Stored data
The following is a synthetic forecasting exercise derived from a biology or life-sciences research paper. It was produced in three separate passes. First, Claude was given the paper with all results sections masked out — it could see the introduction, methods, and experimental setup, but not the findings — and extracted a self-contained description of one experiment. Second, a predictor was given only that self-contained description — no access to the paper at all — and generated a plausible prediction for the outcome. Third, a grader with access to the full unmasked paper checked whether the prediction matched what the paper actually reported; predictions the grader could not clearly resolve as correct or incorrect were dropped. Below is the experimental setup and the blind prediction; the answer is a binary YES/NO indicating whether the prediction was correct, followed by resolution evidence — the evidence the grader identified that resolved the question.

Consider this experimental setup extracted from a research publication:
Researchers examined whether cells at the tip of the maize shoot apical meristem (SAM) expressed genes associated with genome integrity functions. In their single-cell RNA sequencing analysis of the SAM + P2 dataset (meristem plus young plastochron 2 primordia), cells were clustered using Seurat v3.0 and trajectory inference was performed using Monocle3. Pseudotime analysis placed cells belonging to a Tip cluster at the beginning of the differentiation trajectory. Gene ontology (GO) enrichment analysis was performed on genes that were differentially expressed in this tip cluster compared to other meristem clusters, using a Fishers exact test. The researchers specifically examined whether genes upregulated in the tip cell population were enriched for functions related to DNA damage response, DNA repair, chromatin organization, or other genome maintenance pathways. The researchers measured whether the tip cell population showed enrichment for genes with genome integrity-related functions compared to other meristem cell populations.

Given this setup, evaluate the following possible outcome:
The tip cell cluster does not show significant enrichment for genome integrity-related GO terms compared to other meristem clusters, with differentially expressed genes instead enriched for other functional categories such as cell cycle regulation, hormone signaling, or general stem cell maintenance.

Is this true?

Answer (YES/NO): NO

-- What you have to do --
Output the data in full, exactly as it stands.

-- Solution to this exercise --
The following is a synthetic forecasting exercise derived from a biology or life-sciences research paper. It was produced in three separate passes. First, Claude was given the paper with all results sections masked out — it could see the introduction, methods, and experimental setup, but not the findings — and extracted a self-contained description of one experiment. Second, a predictor was given only that self-contained description — no access to the paper at all — and generated a plausible prediction for the outcome. Third, a grader with access to the full unmasked paper checked whether the prediction matched what the paper actually reported; predictions the grader could not clearly resolve as correct or incorrect were dropped. Below is the experimental setup and the blind prediction; the answer is a binary YES/NO indicating whether the prediction was correct, followed by resolution evidence — the evidence the grader identified that resolved the question.

Consider this experimental setup extracted from a research publication:
Researchers examined whether cells at the tip of the maize shoot apical meristem (SAM) expressed genes associated with genome integrity functions. In their single-cell RNA sequencing analysis of the SAM + P2 dataset (meristem plus young plastochron 2 primordia), cells were clustered using Seurat v3.0 and trajectory inference was performed using Monocle3. Pseudotime analysis placed cells belonging to a Tip cluster at the beginning of the differentiation trajectory. Gene ontology (GO) enrichment analysis was performed on genes that were differentially expressed in this tip cluster compared to other meristem clusters, using a Fishers exact test. The researchers specifically examined whether genes upregulated in the tip cell population were enriched for functions related to DNA damage response, DNA repair, chromatin organization, or other genome maintenance pathways. The researchers measured whether the tip cell population showed enrichment for genes with genome integrity-related functions compared to other meristem cell populations.

Given this setup, evaluate the following possible outcome:
The tip cell cluster does not show significant enrichment for genome integrity-related GO terms compared to other meristem clusters, with differentially expressed genes instead enriched for other functional categories such as cell cycle regulation, hormone signaling, or general stem cell maintenance.

Is this true?

Answer (YES/NO): NO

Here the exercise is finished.